Omdat Axs vond dat ik ze hier moest zetten  :Wink: 

Showdatum: 27 november 2004
Locatie: Broerekerk te Zwolle
Ikke: bedenker van wie wat hoe en waar met betrekking to dit lichtfeestje en knopjesdrukker. In het kort met de sjieke woorden: designer en operater

voorbereiding:
 



show:









en toen was t weer afgelopen:


zooi:
4x sixbar
3x aclset
17x mac 300
12x mac 500
10x mac 600
2x citycolor
7x atomic
8x 4 lite blinder
2x 2KW
8x profielspot
en dit alles op een echelon
Met dank aan Purple.

----------


## Ideedeluxe

Ziet er netjes uit!! Je hebt mooi gebruikgemaakt van het "decor" dat al aanwezig was in de kerk. (Beelden en orgel) Daardoor krijgt de band net dat beetje meer uitstraling, die goed past bij hun imago. Erg goed !!

John

----------


## beyma

Ja mooi uitgelicht dat "gratis decor" ,alleen jammer dat er door die mega speaker clusters toch best wel een hoop weg valt!!
Zijn die dingen nou echt zo groot,of was de zaal gewoon te smal ? :Big Grin:

----------


## DJ.T

Die beelden zijn decorstukken van WT hoor, zijn niet van de kerk neem ik aan.
WT heeft nogal de neiging om een extreem mooi decor mee te nemen, erg netjes gedaan  :Wink:

----------


## daantje

zo hoor cker wel mooi gedaan!!   vooral foto 2 is gruwelijk mooi. echt heel mooi gedaan
jammer van die "line array"
grtz daniel

----------


## dokter dB

hee jolijn, ziet er goed uit! je weet toch :Wink:

----------


## Lazy

akoestiek???

----------


## rinus bakker

Hallo Jolijn,

HEEL FRAAAI!!! DIKKE COMPLIMENTEN!

(Jammer dat het zulke kleine foto's zijn, 
maar ik vrees dat ik ze toch 'pikbaar' beschouw om eventueel in mijn cursusmateriaal met productie-/lokatie voorbeelden op te nemen. 

(een kerk lijkt me trouwens voor de geluidsmensen trouwens een regelrechte hel!)

----------


## dokter dB

> citaat:_Geplaatst door rinus bakker_
> (een kerk lijkt me trouwens voor de geluidsmensen trouwens een regelrechte hel!)
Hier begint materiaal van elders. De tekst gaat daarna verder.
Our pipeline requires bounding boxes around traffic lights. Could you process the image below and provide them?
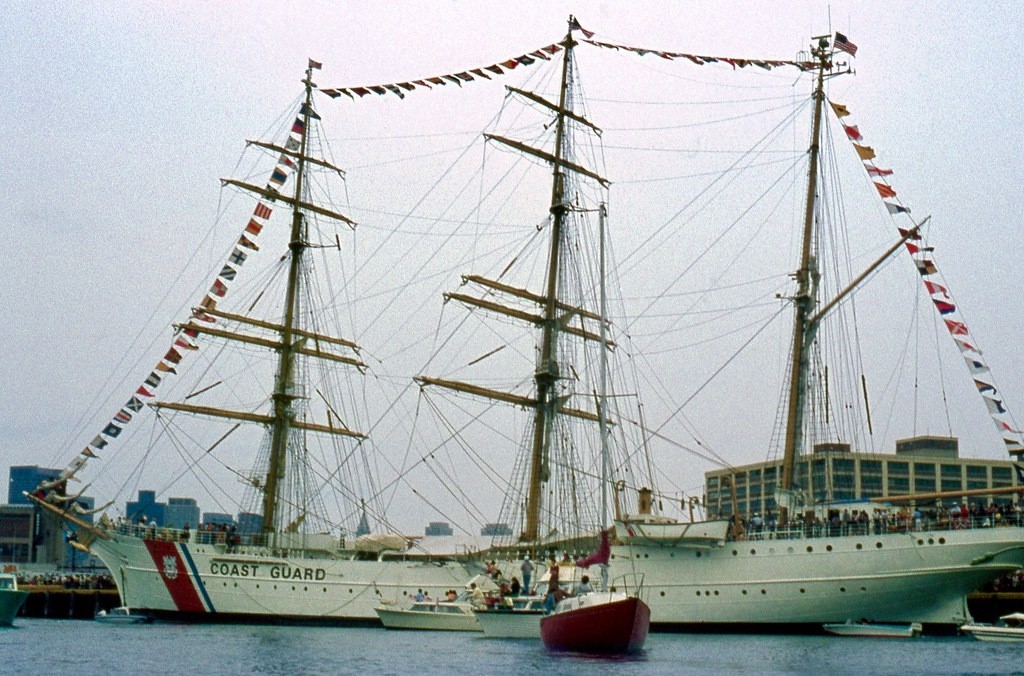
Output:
[540,573,651,654]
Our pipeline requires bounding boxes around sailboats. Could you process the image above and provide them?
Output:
[13,10,1024,636]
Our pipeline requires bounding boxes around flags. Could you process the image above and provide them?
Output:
[834,32,857,55]
[574,18,594,39]
[583,40,832,70]
[831,102,1024,457]
[321,41,571,99]
[309,59,322,69]
[36,106,321,498]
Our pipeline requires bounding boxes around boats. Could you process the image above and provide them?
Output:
[610,516,731,550]
[823,619,923,637]
[95,607,148,624]
[0,574,25,626]
[373,600,484,632]
[965,592,1024,623]
[961,612,1024,644]
[471,565,601,637]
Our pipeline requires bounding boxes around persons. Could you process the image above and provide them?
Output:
[466,583,484,609]
[574,575,591,595]
[445,589,459,601]
[731,502,1024,539]
[16,573,116,589]
[992,572,1024,592]
[545,587,572,611]
[399,589,429,603]
[197,521,236,544]
[117,514,190,541]
[488,556,534,595]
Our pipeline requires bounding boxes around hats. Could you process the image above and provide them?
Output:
[524,556,529,560]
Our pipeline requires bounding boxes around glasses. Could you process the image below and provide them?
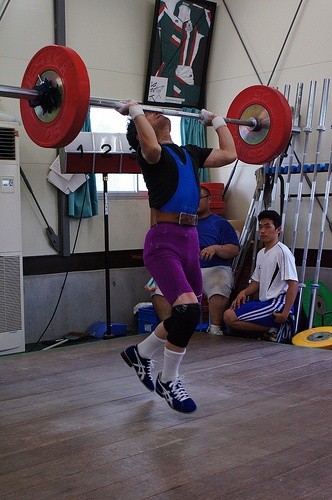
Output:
[200,194,210,200]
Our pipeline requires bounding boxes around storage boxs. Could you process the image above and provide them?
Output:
[137,307,159,335]
[88,322,128,339]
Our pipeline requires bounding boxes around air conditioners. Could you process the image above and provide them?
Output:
[0,120,25,356]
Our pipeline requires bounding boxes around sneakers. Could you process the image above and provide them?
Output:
[120,344,155,392]
[155,370,197,414]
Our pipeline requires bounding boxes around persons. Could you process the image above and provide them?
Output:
[150,186,241,334]
[224,209,299,338]
[115,98,237,413]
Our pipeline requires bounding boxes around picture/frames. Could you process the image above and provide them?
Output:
[143,0,218,110]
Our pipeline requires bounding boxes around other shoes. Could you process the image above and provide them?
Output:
[208,328,223,336]
[267,327,278,342]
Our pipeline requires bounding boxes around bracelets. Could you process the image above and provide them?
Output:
[129,105,145,120]
[212,117,227,131]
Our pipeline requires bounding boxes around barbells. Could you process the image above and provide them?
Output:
[0,44,302,167]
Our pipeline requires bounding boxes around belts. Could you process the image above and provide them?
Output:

een hel in een kerk hmmm[8D]

----------


## Harmen

wou inderdaad ook even reageren op de weer ozo subtiele opmerking van onze gewaardeerde collega  :Wink: 

maare even on-topic:
1 woord: fantastisch!
kleurencombi's erg strak, positionering ziet er gewoon erg goed uit, goed gebruik gemaakt van aanwezige mogelijkheden:
keep up the good work!

----------


## raijin

> citaatie beelden zijn decorstukken van WT hoor, zijn niet van de kerk neem ik aan



De buitenste twee engelen zijn van WT





> citaatJammer dat het zulke kleine foto's zijn, 
> maar ik vrees dat ik ze toch 'pikbaar' beschouw om eventueel in mijn cursusmateriaal met productie-/lokatie voorbeelden op te nemen.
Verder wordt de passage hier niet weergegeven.